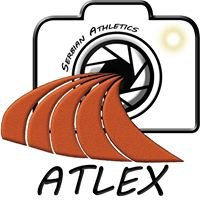 ATLEX - Serbian Athletics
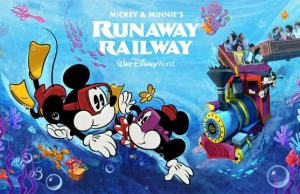 Media Event for Mickey and Minnie's Runaway Railway will Impact Hollywood Studios Operations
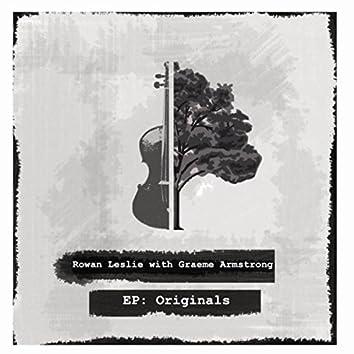Originals (feat. Graeme Armstrong) - EP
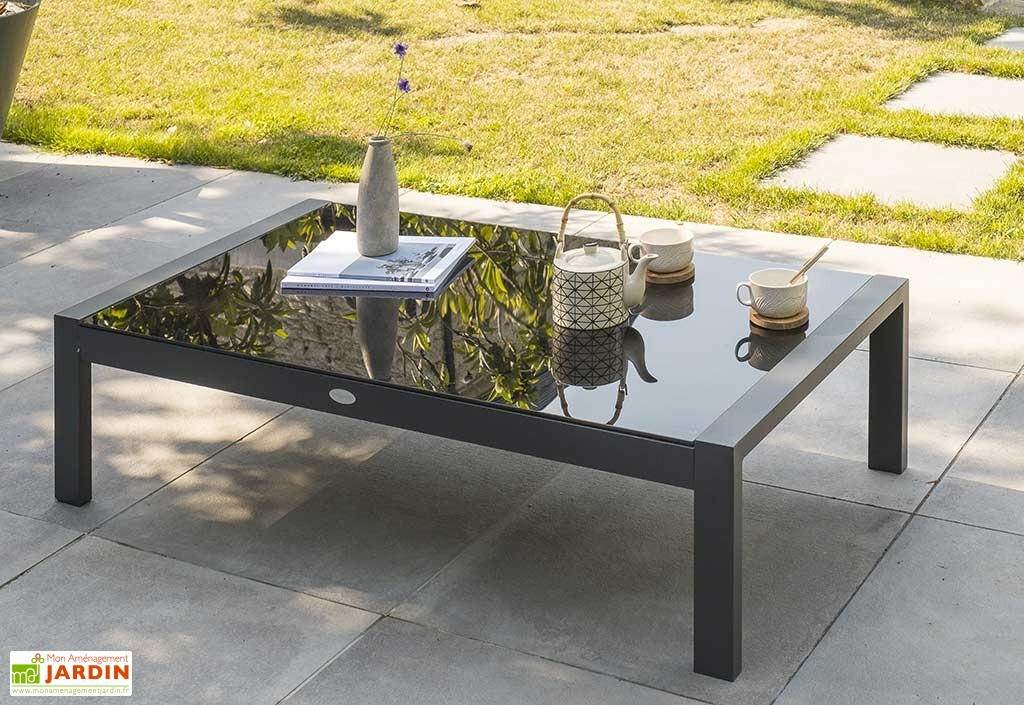 Table basse salon de jardin aluminium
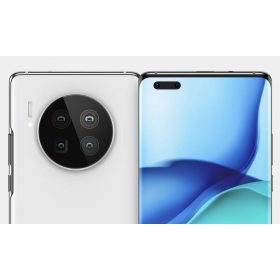 Huawei Mate 40 Pro üvegfólia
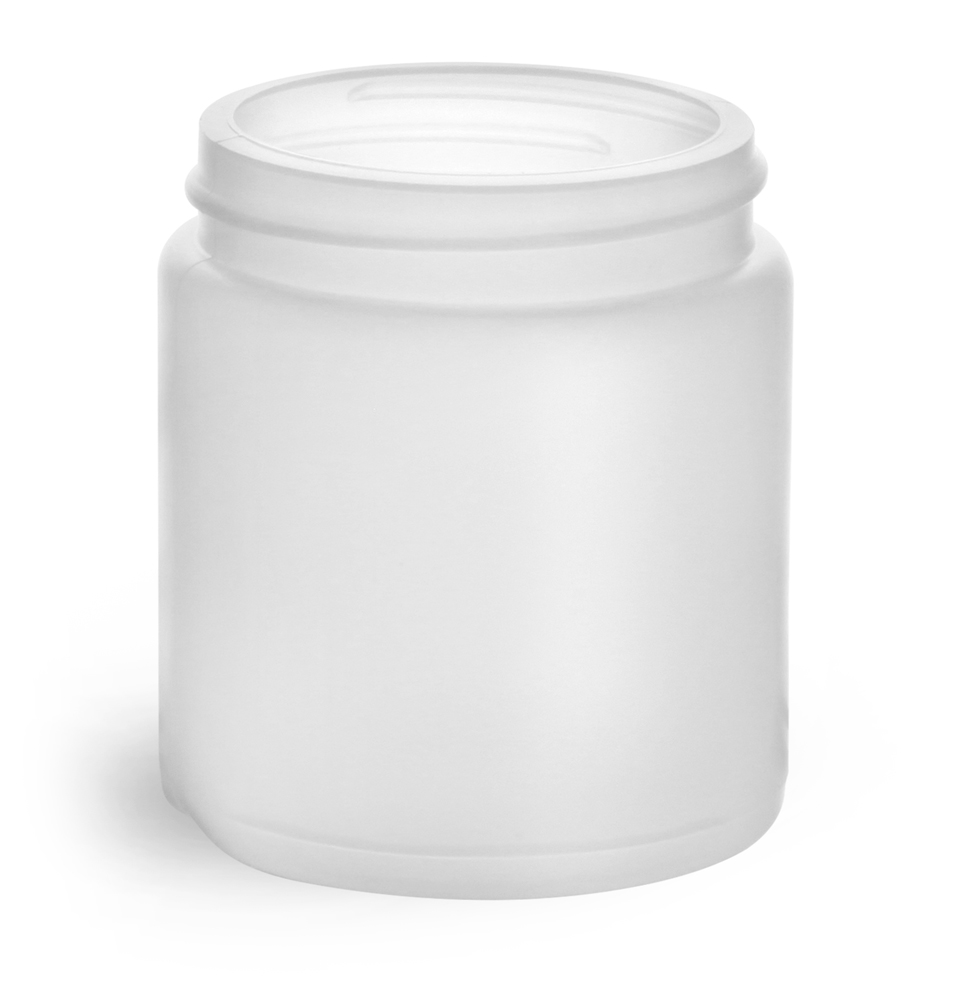 4 oz Natural HDPE Straight Sided Jars (Bulk), Caps Not Included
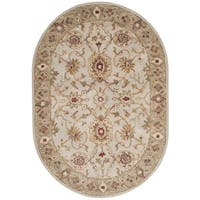 Safavieh Handmade Antiquity Grey Beige/ Sage Wool Rug - 4' 6 x 6' 6 oval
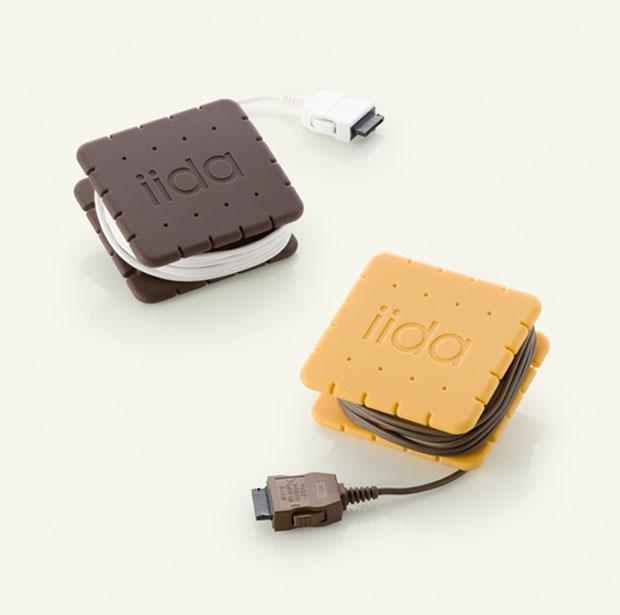 carregador em forma de biscoito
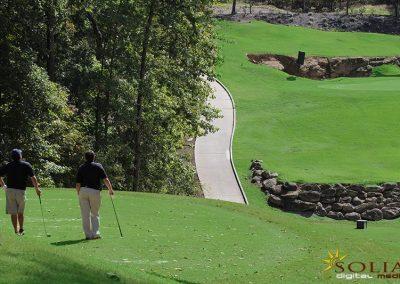 Cherokee Run Golf, Conyers GA - Solia Photography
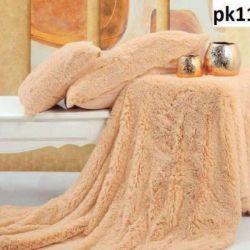 Fluffy Peach Pillowcase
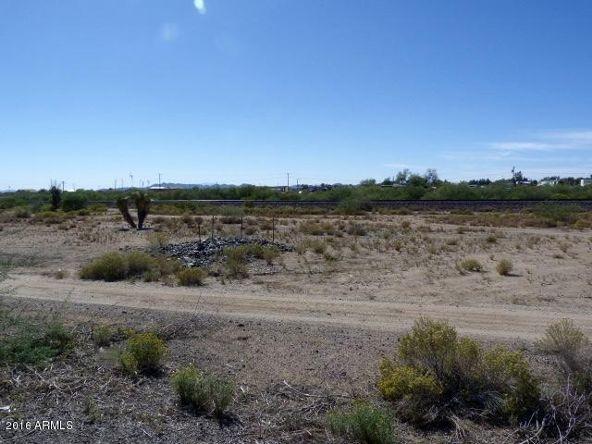 26825 S. Cafe Junction, Congress, AZ 85332 Photo 10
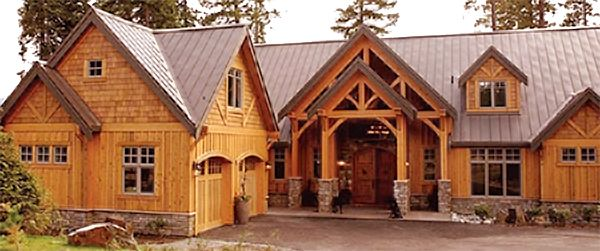 Inspiration Gray Metal Roof Cedar Siding Exterior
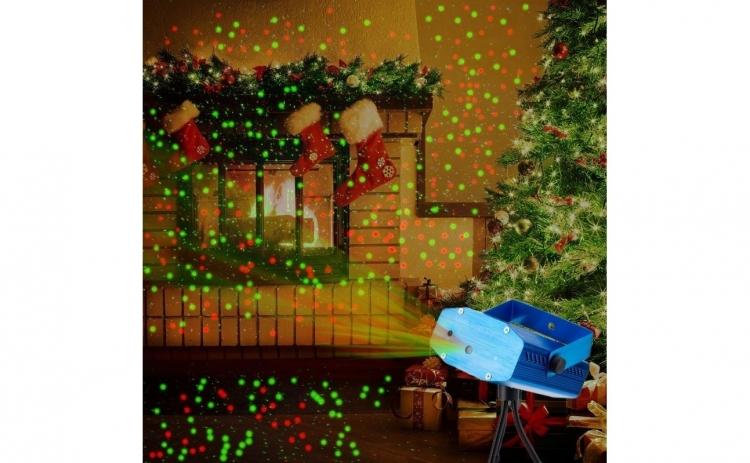 Mini proiector Laser cu jocuri de lumini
⁂
A verbatim transcription of the listing is expected, with no pictures included.

 ATLEX - Serbian Athletics
 Media Event for Mickey and Minnie's Runaway Railway will Impact Hollywood Studios Operations
Originals (feat. Graeme Armstrong) - EP
 Table basse salon de jardin aluminium
 Huawei Mate 40 Pro üvegfólia
 4 oz Natural HDPE Straight Sided Jars (Bulk), Caps Not Included
 Safavieh Handmade Antiquity Grey Beige/ Sage Wool Rug - 4' 6 x 6' 6 oval
 carregador em forma de biscoito
 Cherokee Run Golf, Conyers GA - Solia Photography
 Fluffy Peach Pillowcase
 26825 S. Cafe Junction, Congress, AZ 85332 Photo 10
 Inspiration Gray Metal Roof Cedar Siding Exterior
 Mini proiector Laser cu jocuri de lumini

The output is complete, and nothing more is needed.